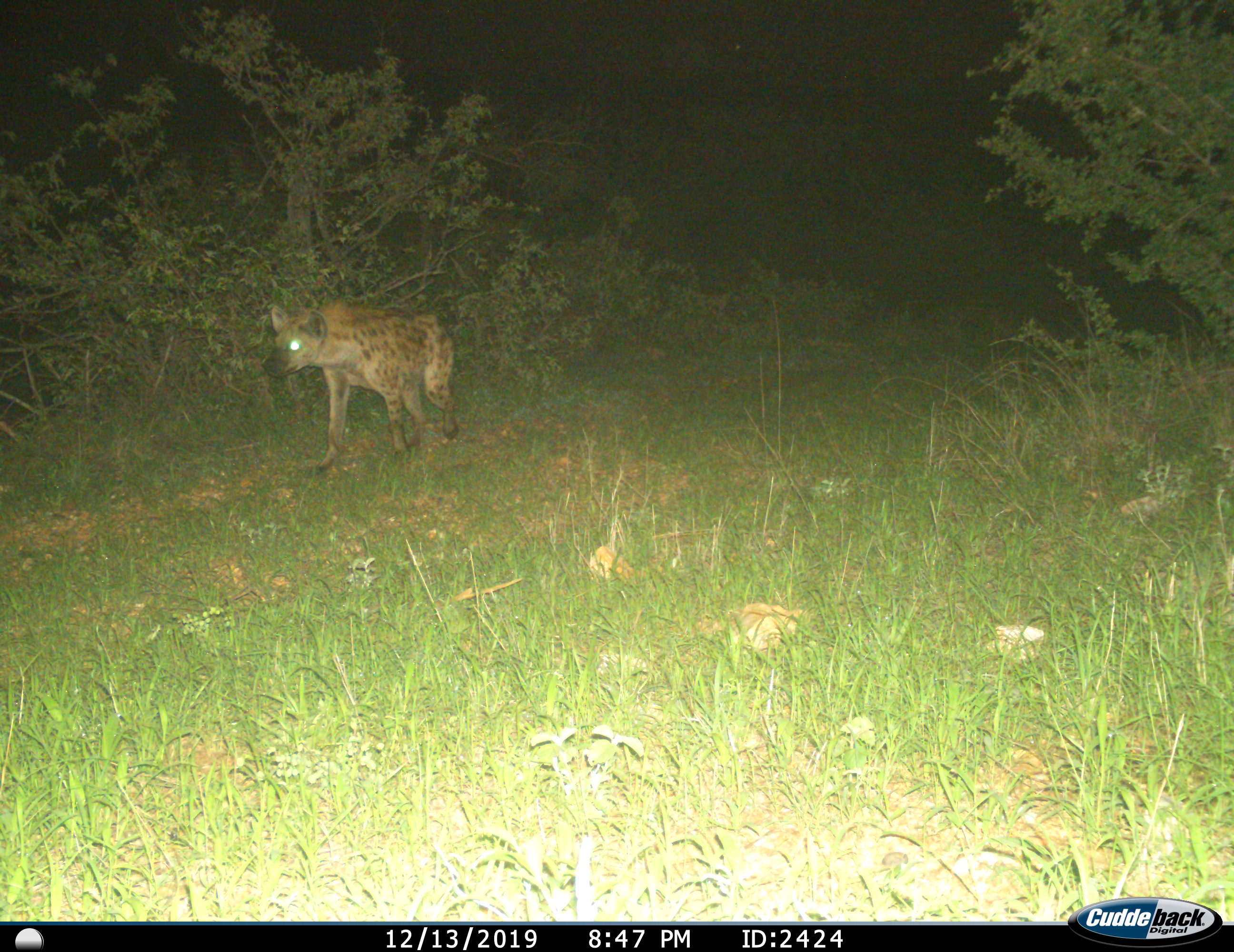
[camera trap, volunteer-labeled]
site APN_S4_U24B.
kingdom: Animalia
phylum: Chordata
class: Mammalia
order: Carnivora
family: Hyaenidae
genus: Crocuta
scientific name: Crocuta crocuta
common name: spotted hyena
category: hyenaspotted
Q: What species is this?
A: Hyenaspotted (spotted hyena) (Crocuta crocuta).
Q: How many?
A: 1.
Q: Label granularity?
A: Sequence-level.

──────────────────────────────

__PROBLEM TO WORK ON__.
All records above are to be repeated exactly, with the images left out.

__EXERCISE RESPONSE__.
[camera trap, volunteer-labeled]
site APN_S4_U24B.
kingdom: Animalia
phylum: Chordata
class: Mammalia
order: Carnivora
family: Hyaenidae
genus: Crocuta
scientific name: Crocuta crocuta
common name: spotted hyena
category: hyenaspotted
Q: What species is this?
A: Hyenaspotted (spotted hyena) (Crocuta crocuta).
Q: How many?
A: 1.
Q: Label granularity?
A: Sequence-level.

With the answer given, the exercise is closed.